Nobody else, however, has any way of knowing about any of this, least of all Yolanda, who has always taken at face value Teko’s oft-professed conviction that the sexually monogamous relationship is an unforgivable impingement on individual rights. She certainly has never seen herself as liquid metal, as virginal again, as uniquely Teko’s. She smiles at Kearse across the table. He smiles back over the rim of his mug of Red Zinger, crossing his left leg over his right knee and fingering the three diagonal stripes embroidered onto the side of his sneakers. Teko slams plates and glasses into the cupboard while Tania washes up at the sink.

“Looks like rain again,” he says.

Yolanda stretches, languorously. “I’d like to get a walk in before it starts to pour.” Back arched, arms coiled behind her head, her eyes are on Kearse.

“I’d sure like to stretch my legs after that drive.”

Teko slams a glass into the cupboard. It breaks against an earthenware bowl, a jagged edge slicing into his fingertip.

“Ouch,” he says. “Shit.”

“What a klutz,” says Yolanda, slackening into her normal posture. “We’re not going to have any glasses left by the end of the summer.”

“You want to run some cold water on that,” says Kearse. “Before you wash it.”

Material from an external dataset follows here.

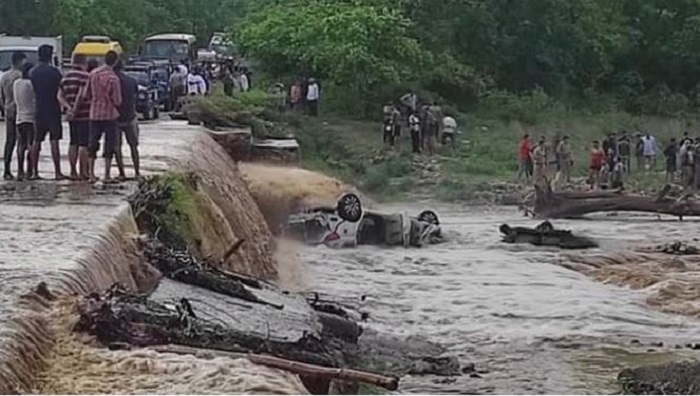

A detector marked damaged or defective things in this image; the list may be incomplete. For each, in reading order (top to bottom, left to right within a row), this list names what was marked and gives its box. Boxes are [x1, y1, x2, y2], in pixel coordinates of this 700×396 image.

Teko grunts in answer. Giotto-perfect circles of blood form an ellipsis across the countertop as he carries his injured finger delicately to the sink, holding it above his heart and squeezing it at its base with the fingers of his other hand.

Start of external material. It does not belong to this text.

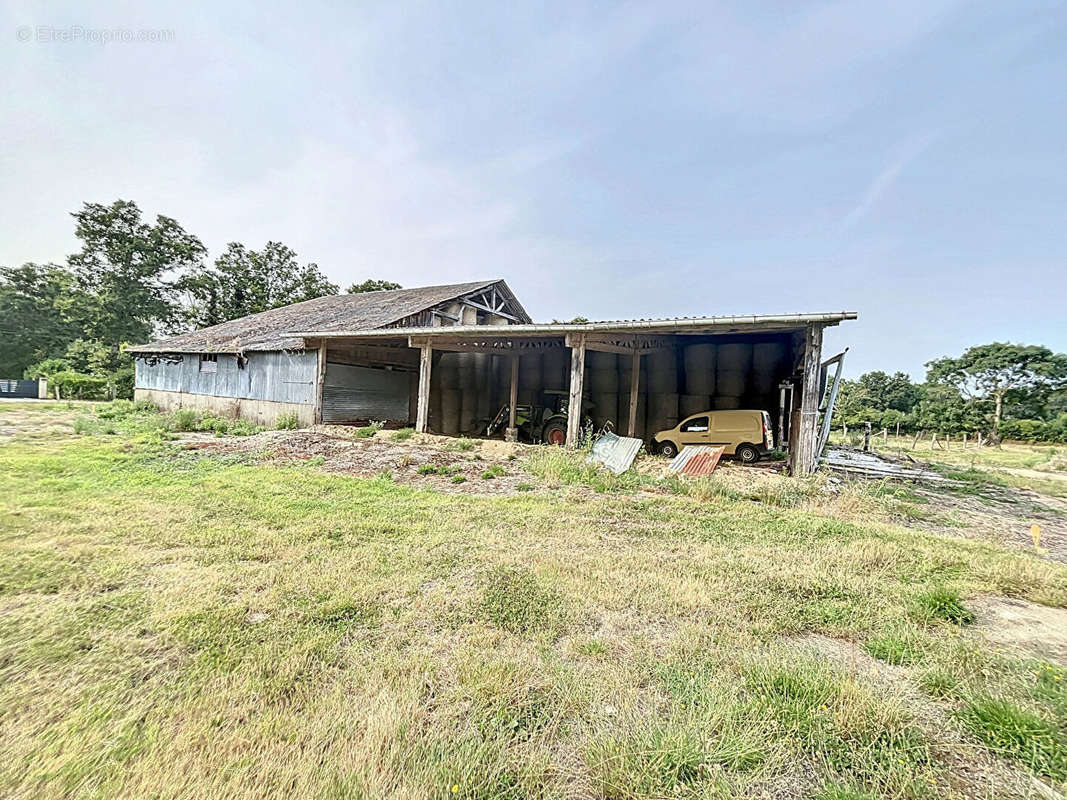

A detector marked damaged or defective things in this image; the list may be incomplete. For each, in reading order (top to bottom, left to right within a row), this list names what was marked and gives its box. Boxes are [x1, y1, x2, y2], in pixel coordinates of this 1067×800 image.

rusty metal sheet [584, 433, 640, 475]
rusty metal sheet [665, 445, 725, 475]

“May I?” he says, gently shouldering Tania out of his way. In the sink he tenderly washes his hand with Octagon. Tania marvels: The guy’s so calm. She wishes he’d hurt himself every day. But of course she knows, she knows, knowing the two of them as well as she does, she just knows that this is yet another episode of the Teko and Yolanda saga, just as she knows that although the moment idles, free of any sense of danger, Teko is transmitting a clear signal to his wife, who is ignoring him, who couldn’t be less concerned with the man at the sink wincing and sighing, who at present is very suggestively cutting into a Sara Lee pound cake.

“Delicious,” Yolanda says, putting the tip of the blunt knife into her mouth and licking off buttery residue. “Mmmmmm.” She stares at Kearse. She says, “So good.”

“How about a Band-Aid?” says Teko.

“Teko. They’re all the way in the bathroom,” says Yolanda.

“I’ll get you one,” says Tania.

“Oh,” says Teko, “that’s all right.” He wraps his clean wound in a dish towel and goes to the bathroom.

“Acts like he’s going to bleed to death,” says Yolanda, before filling her mouth with cake.

When he gets back, his finger is rather showily dressed in gauze and surgical tape, tinged merthiolate red beneath. He wiggles the finger, as if to satisfy himself that it still works.

“Well, we’re on our way,” says Yolanda. She and Kearse stand.

“Jeez, well, what about the rest of us? I think we all want to take a nice walk.”

“You’ll just have to catch up,” answers Yolanda. “You take way too long.”

“But my finger!”

“If you’d cut the damn thing off, that’d be one thing. See you!”

Kearse and Yolanda go out. Tania watches as Teko silently cleans the pieces of the broken glass from the inside of the cupboard and throws them away. She goes outside and sits on the lawn before the house.

Joan’s voice comes from behind Tania and from way down in her diaphragm: “Mmmmm, delicious.”

“How about that?” says Tania, without turning around.

“Suck … my … knife, Yolanda.” Joan utters this in a baritone.